In [3]: s1.transform('sum')
---------------------------------------------------------------------------
ValueError Traceback (most recent call last)
<ipython-input-3-6db3fc2c8d83> in <module>
----> 1 s1.transform('sum')
C:\Miniconda3\envs\bleeding\lib\site-packages\pandas\core\series.py in transform(self, func, axis, *args, **kwargs)
3715 # Validate the axis parameter
3716 self._get_axis_number(axis)
-> 3717 return super().transform(func, *args, **kwargs)
3718
3719 def apply(self, func, convert_dtype=True, args=(), **kwds):
C:\Miniconda3\envs\bleeding\lib\site-packages\pandas\core\generic.py in transform(self, func, *args, **kwargs)
10427 result = self.agg(func, *args, **kwargs)
10428 if is_scalar(result) or len(result) != len(self):
> 10429 raise ValueError("transforms cannot produce aggregated results")
10430
10431 return result
ValueError: transforms cannot produce aggregated results
Admittedly it's unclear to me why Series.transform does not support aggregator broadcasting, since I thought the point of adding agg, transform, and apply was to mimic the groupby versions.
@Liam3851 yes, you're right - will delete then as it's not relevant
@Liam3851 tried the first code.

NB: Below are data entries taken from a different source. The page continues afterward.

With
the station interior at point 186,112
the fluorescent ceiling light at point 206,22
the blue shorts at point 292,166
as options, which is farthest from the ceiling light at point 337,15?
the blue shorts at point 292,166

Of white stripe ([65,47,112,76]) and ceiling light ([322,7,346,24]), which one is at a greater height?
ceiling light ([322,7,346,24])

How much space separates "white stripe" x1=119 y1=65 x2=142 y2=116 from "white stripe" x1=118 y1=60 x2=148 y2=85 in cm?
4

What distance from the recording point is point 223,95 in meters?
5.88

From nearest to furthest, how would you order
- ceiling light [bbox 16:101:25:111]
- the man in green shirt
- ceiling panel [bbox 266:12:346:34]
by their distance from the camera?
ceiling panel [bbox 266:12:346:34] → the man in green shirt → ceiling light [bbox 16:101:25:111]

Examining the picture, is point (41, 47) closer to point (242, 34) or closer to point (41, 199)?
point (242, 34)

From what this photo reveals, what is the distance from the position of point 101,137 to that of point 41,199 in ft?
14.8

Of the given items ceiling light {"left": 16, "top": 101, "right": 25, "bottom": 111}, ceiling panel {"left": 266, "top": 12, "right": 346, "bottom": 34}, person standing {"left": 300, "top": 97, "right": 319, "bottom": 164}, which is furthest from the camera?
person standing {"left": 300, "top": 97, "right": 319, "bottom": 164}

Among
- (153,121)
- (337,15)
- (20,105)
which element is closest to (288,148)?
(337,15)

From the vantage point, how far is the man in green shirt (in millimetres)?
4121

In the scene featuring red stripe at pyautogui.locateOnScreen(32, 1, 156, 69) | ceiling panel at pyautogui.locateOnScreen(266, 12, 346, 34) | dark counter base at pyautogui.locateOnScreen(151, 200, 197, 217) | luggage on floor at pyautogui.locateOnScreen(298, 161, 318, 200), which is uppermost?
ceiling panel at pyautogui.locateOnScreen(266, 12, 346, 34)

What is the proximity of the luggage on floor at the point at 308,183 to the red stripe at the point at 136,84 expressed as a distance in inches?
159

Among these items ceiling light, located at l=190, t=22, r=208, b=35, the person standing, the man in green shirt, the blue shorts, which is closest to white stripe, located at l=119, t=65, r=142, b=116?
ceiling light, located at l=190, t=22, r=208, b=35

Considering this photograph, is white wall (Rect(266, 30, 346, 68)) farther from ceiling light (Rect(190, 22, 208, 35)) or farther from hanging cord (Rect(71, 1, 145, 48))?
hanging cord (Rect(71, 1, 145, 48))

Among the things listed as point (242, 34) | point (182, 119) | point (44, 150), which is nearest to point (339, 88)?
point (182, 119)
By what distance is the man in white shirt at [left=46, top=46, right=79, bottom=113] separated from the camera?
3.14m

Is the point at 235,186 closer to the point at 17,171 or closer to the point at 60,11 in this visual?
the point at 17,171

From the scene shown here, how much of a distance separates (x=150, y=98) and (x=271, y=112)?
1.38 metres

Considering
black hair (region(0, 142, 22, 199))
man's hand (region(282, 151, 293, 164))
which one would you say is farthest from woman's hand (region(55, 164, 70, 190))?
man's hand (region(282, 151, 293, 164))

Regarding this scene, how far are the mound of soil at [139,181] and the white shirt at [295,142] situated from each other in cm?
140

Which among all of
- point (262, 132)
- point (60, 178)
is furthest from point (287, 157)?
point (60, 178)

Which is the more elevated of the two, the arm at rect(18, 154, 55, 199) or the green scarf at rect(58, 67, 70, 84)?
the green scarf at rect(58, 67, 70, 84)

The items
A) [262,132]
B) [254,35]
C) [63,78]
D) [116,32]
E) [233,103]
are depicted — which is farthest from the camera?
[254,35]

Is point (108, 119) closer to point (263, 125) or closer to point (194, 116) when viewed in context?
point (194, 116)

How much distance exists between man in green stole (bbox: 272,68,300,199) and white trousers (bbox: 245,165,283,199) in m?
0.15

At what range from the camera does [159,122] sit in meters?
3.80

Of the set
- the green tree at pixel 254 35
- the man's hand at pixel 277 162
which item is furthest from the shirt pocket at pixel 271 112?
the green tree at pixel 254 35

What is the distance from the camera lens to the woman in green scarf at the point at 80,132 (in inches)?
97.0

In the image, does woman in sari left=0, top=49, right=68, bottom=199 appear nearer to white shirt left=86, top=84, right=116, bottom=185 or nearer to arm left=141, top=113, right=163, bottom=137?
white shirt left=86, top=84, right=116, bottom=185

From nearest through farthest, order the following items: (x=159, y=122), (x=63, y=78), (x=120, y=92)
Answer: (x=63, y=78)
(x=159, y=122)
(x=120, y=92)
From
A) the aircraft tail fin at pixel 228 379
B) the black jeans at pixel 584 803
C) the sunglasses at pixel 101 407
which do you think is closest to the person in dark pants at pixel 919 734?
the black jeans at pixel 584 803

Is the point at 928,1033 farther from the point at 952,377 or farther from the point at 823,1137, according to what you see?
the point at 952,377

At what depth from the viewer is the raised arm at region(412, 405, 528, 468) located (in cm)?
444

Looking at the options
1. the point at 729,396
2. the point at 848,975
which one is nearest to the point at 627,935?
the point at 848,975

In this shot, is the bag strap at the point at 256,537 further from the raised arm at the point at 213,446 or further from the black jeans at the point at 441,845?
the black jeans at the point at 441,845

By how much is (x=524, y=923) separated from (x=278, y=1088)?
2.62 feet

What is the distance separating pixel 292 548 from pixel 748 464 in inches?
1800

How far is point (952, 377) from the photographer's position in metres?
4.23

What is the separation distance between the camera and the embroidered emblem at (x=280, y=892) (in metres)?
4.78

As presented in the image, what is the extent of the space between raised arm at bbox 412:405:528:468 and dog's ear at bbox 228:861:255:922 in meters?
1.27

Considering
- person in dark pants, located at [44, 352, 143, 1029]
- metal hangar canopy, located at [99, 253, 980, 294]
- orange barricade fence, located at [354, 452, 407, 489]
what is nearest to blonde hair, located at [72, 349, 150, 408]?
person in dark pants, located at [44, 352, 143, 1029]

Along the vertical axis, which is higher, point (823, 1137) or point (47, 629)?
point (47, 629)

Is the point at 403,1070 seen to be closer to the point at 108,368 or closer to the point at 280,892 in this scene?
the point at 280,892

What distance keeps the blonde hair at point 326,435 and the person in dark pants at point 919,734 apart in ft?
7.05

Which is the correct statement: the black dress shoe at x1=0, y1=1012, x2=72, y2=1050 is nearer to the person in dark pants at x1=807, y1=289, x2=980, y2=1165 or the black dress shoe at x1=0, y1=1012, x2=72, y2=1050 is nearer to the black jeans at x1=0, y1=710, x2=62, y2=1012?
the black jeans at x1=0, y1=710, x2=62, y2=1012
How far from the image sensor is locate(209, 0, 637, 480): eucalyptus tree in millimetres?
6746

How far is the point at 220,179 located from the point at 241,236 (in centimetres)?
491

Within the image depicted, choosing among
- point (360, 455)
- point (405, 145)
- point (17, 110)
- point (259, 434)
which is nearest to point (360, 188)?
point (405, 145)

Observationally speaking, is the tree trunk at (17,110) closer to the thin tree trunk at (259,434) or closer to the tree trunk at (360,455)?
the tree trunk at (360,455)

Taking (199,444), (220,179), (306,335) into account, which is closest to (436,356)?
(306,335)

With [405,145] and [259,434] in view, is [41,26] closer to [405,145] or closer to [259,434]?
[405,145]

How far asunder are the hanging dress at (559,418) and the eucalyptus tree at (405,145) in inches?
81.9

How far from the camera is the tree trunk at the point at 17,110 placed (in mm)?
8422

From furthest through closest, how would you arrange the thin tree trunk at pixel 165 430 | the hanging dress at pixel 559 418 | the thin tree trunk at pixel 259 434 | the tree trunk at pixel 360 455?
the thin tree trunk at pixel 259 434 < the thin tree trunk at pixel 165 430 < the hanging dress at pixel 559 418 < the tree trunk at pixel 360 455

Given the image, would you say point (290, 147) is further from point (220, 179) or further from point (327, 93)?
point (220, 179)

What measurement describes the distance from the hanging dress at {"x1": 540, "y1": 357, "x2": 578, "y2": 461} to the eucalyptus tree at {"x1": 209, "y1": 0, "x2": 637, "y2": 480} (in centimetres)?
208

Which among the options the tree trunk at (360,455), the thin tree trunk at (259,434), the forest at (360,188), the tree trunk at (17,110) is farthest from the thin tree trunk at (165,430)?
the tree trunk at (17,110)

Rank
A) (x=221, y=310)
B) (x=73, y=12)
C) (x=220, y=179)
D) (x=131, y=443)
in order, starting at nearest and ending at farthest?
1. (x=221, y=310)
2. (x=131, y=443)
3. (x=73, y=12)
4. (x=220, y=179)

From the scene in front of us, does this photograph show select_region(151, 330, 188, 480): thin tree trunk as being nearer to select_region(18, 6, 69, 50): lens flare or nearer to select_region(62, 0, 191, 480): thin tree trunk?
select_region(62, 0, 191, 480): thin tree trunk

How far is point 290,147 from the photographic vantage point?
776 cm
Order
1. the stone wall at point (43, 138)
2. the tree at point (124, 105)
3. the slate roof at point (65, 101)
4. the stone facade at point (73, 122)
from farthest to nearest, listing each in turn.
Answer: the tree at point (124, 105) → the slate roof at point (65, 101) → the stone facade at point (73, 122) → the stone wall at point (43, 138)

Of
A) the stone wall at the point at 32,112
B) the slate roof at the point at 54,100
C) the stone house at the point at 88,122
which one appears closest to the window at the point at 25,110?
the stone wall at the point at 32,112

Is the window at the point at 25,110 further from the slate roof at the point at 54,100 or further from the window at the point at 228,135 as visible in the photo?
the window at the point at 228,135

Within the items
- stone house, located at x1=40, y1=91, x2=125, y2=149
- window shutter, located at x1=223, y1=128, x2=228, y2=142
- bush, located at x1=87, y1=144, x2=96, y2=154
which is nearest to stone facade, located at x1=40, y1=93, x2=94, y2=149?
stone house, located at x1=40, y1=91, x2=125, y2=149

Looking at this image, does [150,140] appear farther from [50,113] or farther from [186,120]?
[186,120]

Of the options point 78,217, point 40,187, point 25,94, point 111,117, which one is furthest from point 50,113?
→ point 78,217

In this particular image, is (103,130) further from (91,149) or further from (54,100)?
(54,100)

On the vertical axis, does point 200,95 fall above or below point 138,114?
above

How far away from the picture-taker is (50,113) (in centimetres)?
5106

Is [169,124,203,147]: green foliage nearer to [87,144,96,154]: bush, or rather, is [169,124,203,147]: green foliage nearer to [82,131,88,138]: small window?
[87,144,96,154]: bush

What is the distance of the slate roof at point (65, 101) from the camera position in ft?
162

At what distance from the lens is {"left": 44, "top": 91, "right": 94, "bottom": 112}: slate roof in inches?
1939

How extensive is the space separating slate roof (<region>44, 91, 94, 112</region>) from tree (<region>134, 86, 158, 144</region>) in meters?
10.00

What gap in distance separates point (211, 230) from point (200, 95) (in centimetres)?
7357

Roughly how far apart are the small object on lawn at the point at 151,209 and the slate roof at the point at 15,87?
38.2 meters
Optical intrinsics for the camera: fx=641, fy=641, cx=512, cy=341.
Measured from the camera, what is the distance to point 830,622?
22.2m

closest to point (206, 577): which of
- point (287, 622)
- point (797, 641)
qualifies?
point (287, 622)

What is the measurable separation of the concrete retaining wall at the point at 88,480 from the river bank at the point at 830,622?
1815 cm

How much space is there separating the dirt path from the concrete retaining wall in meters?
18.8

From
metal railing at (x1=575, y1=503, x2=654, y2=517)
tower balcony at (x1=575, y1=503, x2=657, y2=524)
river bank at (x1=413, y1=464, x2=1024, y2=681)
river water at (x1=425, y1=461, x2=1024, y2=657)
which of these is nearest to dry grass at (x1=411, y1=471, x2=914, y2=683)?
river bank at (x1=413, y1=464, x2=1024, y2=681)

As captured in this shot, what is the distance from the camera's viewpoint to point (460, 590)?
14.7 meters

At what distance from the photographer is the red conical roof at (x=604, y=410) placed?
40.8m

Fascinating. So the function treats the first "x" as a scalar but simultaneously treats the second "x" as a Series? How does it know which is which? Admittedly, when I tried to see what exactly get passed in the function, I did notice that there were two prints, and the second one was the entire Series for some reason. But it's still not clear to me how this works. It's true this doesn't work with apply() though, I've just checked. So they are different after all.
Regarding your second example, apply() seems to work in my case.
@Liam3851 I just realized that the first "x" is a Series too, and then the function just returns the resulting Series once. So I assume what it does is trying to work with "x" as a scalar and when it fails, it passes the entire Series and works with "x" as a Series then?
And now it's not clear to me why we need to use transform() here if we can do the same without using any methods at all.
This was implemented #14668 - you can see the reasoning in that and the associated notes if you want to see the history. Simply put, transform allows multiple functions as input
Closing as I don't know if there is anything to be done here, but if you disagree can certainly reopen. Thanks!
@WillAyd The proof that the methods can show different behavior after all was given, so the issue can be considered closed, yes. But if possible, I'd still like to know a) how transform() decides whether to pass a scalar or a Series, and b) what's the purpose of passing Series if whatever the function does can be done directly on a Series without using transform() at all.
I appreciate your link to the relevant pull request, but I'm new to GitHub, so it's not quite clear to me what exactly I should look/click at to get answers to these two questions. I looked through all the messages that mention transform(), but it didn't really make things clear to me. I'm sorry.